Vielleicht ist Schönberger aber auch deswegen so familienfreundlich, weil es von zwei Frauen geleitet wird? "Sicher hat das auch etwas mit uns zu tun", sagt Sabine Schönberger. Aber nicht nur, und das Wort Familienfreundlichkeit mag sie schon gar nicht. "Das klingt nach Sozialromantik und das führt in die Irre", sagt die Firmenchefin.

Schönberger leitet das Unternehmen seit 1990 gemeinsam mit ihrer Schwester Andrea. Ganz überraschend fanden die Schwestern sich damals in dieser Position wieder, nachdem der Vater von einem Tag auf den anderen krank und arbeitsunfähig wurde. Dass es anfangs schwierig war, erzählt sie nur beiläufig. Von solcher Unsicherheit ist heute nichts mehr zu spüren.
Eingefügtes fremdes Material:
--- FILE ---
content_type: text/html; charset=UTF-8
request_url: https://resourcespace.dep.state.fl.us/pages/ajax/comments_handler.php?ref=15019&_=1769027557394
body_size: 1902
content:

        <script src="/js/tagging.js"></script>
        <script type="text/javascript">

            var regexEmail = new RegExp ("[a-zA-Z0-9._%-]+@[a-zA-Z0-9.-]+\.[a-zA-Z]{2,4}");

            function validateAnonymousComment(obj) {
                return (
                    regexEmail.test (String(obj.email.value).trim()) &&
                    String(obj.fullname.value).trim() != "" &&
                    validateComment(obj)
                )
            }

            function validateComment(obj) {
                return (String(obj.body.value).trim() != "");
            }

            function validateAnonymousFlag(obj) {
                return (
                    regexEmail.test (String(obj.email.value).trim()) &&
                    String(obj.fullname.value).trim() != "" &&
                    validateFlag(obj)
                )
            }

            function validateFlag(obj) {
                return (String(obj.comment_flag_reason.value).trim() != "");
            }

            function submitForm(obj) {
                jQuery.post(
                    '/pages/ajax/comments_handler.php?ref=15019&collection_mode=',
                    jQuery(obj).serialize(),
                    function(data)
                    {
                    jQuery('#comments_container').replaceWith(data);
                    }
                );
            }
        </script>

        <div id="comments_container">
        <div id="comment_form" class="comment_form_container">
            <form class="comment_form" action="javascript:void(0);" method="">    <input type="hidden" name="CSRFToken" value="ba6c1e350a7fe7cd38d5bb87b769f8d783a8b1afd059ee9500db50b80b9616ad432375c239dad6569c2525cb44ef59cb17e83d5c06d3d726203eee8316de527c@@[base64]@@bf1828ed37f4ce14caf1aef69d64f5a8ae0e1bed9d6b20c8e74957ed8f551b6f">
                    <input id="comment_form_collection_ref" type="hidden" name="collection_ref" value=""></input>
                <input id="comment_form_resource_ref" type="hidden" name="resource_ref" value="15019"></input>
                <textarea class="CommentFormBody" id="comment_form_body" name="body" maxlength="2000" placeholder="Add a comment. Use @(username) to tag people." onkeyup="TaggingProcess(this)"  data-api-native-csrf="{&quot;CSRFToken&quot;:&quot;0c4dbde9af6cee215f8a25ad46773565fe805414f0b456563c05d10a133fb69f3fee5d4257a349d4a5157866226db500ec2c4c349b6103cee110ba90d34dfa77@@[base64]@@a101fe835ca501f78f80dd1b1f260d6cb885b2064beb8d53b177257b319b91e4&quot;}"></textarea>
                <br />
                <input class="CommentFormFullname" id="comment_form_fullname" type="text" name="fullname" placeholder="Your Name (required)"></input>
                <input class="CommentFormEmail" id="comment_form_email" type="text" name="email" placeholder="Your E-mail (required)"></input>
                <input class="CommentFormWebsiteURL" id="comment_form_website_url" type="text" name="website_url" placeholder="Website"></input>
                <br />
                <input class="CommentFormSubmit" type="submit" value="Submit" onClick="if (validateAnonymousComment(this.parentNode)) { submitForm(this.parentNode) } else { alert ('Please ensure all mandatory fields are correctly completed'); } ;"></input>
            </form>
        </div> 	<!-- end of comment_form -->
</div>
Sabine Schönberger ist eine gestandene Unternehmerin, zielstrebig und mit Verve vertritt sie ihr Geschäft.

"Wir sind zwar auch nett und freundlich", schmunzelt die 40-Jährige. "Aber im Kern geht es um Familienorientierung zum Vorteil von Mitarbeitern und Unternehmen." Motivation, Loyalität, Bindung an das Unternehmen: All das lässt sich nur zu einem Teil über das Gehalt erzielen, ist die Chefin überzeugt. "Die Bonbons oben drauf, der Einsatz für den Mitarbeiter, gerade auch wenn er ein Problem hat, sind entscheidend." Ohne diese Bonbons wäre Schönberger vielleicht längst ein Opfer des Fachkräftemangels geworden. Benachbarte Unternehmen mit geregelten Arbeitszeiten und angenehmeren Arbeitsbedingungen hätten ihm die Kräfte abspenstig gemacht.